## Given data
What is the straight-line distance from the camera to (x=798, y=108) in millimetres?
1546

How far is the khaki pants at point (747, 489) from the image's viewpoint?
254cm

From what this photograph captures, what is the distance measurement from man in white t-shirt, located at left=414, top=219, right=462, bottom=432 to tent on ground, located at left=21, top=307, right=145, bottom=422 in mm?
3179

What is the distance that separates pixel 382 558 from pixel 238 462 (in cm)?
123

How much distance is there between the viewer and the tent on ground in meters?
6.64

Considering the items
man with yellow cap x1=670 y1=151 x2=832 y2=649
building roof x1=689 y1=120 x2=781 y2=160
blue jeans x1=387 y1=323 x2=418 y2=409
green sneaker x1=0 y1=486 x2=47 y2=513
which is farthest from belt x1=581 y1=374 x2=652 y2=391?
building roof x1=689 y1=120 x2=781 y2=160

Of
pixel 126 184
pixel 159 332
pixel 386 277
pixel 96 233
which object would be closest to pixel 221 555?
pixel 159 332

## Short task
Lay out every nonblank line of the rows above as a Markdown table with two columns: Nr for the line's sequence number and Text for the line itself.

## Answer to this problem
| Nr | Text |
|---|---|
| 1 | What is the straight-line distance from the camera to (x=798, y=108) in millimetres? |
| 2 | 1546 |
| 3 | How far is the khaki pants at point (747, 489) from the image's viewpoint? |
| 4 | 254cm |
| 5 | From what this photograph captures, what is the distance measurement from man in white t-shirt, located at left=414, top=219, right=462, bottom=432 to tent on ground, located at left=21, top=307, right=145, bottom=422 in mm? |
| 6 | 3179 |
| 7 | What is the distance that separates pixel 382 558 from pixel 238 462 (in cm)? |
| 8 | 123 |
| 9 | How much distance is there between the viewer and the tent on ground in meters? |
| 10 | 6.64 |
| 11 | Considering the items |
| 12 | man with yellow cap x1=670 y1=151 x2=832 y2=649 |
| 13 | building roof x1=689 y1=120 x2=781 y2=160 |
| 14 | blue jeans x1=387 y1=323 x2=418 y2=409 |
| 15 | green sneaker x1=0 y1=486 x2=47 y2=513 |
| 16 | which is farthest from belt x1=581 y1=374 x2=652 y2=391? |
| 17 | building roof x1=689 y1=120 x2=781 y2=160 |
| 18 | Of |
| 19 | pixel 126 184 |
| 20 | pixel 159 332 |
| 21 | pixel 386 277 |
| 22 | pixel 96 233 |
| 23 | which object would be closest to pixel 221 555? |
| 24 | pixel 159 332 |